[Collected data entries]
---+---

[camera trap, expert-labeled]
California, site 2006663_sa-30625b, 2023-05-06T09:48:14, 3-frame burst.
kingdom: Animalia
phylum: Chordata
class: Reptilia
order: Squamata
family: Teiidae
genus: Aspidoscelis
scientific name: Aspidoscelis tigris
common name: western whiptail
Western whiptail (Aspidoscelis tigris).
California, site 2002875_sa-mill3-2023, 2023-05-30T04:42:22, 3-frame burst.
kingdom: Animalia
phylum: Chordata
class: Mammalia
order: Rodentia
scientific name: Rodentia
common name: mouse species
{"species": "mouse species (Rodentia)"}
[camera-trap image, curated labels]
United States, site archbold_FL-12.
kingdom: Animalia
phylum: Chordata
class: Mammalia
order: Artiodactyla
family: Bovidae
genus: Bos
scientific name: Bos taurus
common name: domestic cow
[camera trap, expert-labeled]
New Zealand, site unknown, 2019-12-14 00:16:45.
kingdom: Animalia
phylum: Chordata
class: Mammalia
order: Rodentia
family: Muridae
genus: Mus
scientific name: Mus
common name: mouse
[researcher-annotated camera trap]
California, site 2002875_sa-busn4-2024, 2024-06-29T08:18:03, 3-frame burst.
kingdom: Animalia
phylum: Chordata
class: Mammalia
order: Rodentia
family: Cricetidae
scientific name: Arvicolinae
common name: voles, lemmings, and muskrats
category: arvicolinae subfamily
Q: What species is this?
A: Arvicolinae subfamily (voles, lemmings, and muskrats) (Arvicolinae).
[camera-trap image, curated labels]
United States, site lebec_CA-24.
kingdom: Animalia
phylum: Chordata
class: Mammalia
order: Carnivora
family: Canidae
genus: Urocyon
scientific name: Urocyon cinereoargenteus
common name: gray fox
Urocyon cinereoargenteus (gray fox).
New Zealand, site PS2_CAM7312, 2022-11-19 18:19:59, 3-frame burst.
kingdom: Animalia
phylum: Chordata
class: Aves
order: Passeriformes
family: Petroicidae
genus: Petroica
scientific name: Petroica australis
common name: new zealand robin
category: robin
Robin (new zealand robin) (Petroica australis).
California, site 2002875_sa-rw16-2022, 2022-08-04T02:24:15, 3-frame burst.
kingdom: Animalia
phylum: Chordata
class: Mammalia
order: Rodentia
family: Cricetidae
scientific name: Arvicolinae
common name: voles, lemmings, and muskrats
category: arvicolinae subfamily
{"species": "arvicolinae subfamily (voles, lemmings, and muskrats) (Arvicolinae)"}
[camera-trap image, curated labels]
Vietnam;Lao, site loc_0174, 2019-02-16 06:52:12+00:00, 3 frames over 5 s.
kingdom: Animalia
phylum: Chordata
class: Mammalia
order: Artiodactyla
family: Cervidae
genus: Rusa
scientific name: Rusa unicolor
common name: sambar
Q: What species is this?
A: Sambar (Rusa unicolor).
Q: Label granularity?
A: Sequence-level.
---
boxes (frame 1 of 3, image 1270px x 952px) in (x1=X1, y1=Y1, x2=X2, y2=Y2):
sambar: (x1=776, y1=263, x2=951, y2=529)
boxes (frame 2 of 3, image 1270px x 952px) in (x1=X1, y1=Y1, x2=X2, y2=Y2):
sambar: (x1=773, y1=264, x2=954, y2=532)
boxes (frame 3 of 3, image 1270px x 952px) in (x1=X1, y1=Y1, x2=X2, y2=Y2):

---+---

_Work to complete_
Please transcribe each entry exactly, keeping every word as it is.

_Answer box_
[camera trap, expert-labeled]
California, site 2006663_sa-30625b, 2023-05-06T09:48:14, 3-frame burst.
kingdom: Animalia
phylum: Chordata
class: Reptilia
order: Squamata
family: Teiidae
genus: Aspidoscelis
scientific name: Aspidoscelis tigris
common name: western whiptail
Western whiptail (Aspidoscelis tigris).
California, site 2002875_sa-mill3-2023, 2023-05-30T04:42:22, 3-frame burst.
kingdom: Animalia
phylum: Chordata
class: Mammalia
order: Rodentia
scientific name: Rodentia
common name: mouse species
{"species": "mouse species (Rodentia)"}
[camera-trap image, curated labels]
United States, site archbold_FL-12.
kingdom: Animalia
phylum: Chordata
class: Mammalia
order: Artiodactyla
family: Bovidae
genus: Bos
scientific name: Bos taurus
common name: domestic cow
[camera trap, expert-labeled]
New Zealand, site unknown, 2019-12-14 00:16:45.
kingdom: Animalia
phylum: Chordata
class: Mammalia
order: Rodentia
family: Muridae
genus: Mus
scientific name: Mus
common name: mouse
[researcher-annotated camera trap]
California, site 2002875_sa-busn4-2024, 2024-06-29T08:18:03, 3-frame burst.
kingdom: Animalia
phylum: Chordata
class: Mammalia
order: Rodentia
family: Cricetidae
scientific name: Arvicolinae
common name: voles, lemmings, and muskrats
category: arvicolinae subfamily
Q: What species is this?
A: Arvicolinae subfamily (voles, lemmings, and muskrats) (Arvicolinae).
[camera-trap image, curated labels]
United States, site lebec_CA-24.
kingdom: Animalia
phylum: Chordata
class: Mammalia
order: Carnivora
family: Canidae
genus: Urocyon
scientific name: Urocyon cinereoargenteus
common name: gray fox
Urocyon cinereoargenteus (gray fox).
New Zealand, site PS2_CAM7312, 2022-11-19 18:19:59, 3-frame burst.
kingdom: Animalia
phylum: Chordata
class: Aves
order: Passeriformes
family: Petroicidae
genus: Petroica
scientific name: Petroica australis
common name: new zealand robin
category: robin
Robin (new zealand robin) (Petroica australis).
California, site 2002875_sa-rw16-2022, 2022-08-04T02:24:15, 3-frame burst.
kingdom: Animalia
phylum: Chordata
class: Mammalia
order: Rodentia
family: Cricetidae
scientific name: Arvicolinae
common name: voles, lemmings, and muskrats
category: arvicolinae subfamily
{"species": "arvicolinae subfamily (voles, lemmings, and muskrats) (Arvicolinae)"}
[camera-trap image, curated labels]
Vietnam;Lao, site loc_0174, 2019-02-16 06:52:12+00:00, 3 frames over 5 s.
kingdom: Animalia
phylum: Chordata
class: Mammalia
order: Artiodactyla
family: Cervidae
genus: Rusa
scientific name: Rusa unicolor
common name: sambar
Q: What species is this?
A: Sambar (Rusa unicolor).
Q: Label granularity?
A: Sequence-level.
---
boxes (frame 1 of 3, image 1270px x 952px) in (x1=X1, y1=Y1, x2=X2, y2=Y2):
sambar: (x1=776, y1=263, x2=951, y2=529)
boxes (frame 2 of 3, image 1270px x 952px) in (x1=X1, y1=Y1, x2=X2, y2=Y2):
sambar: (x1=773, y1=264, x2=954, y2=532)
boxes (frame 3 of 3, image 1270px x 952px) in (x1=X1, y1=Y1, x2=X2, y2=Y2):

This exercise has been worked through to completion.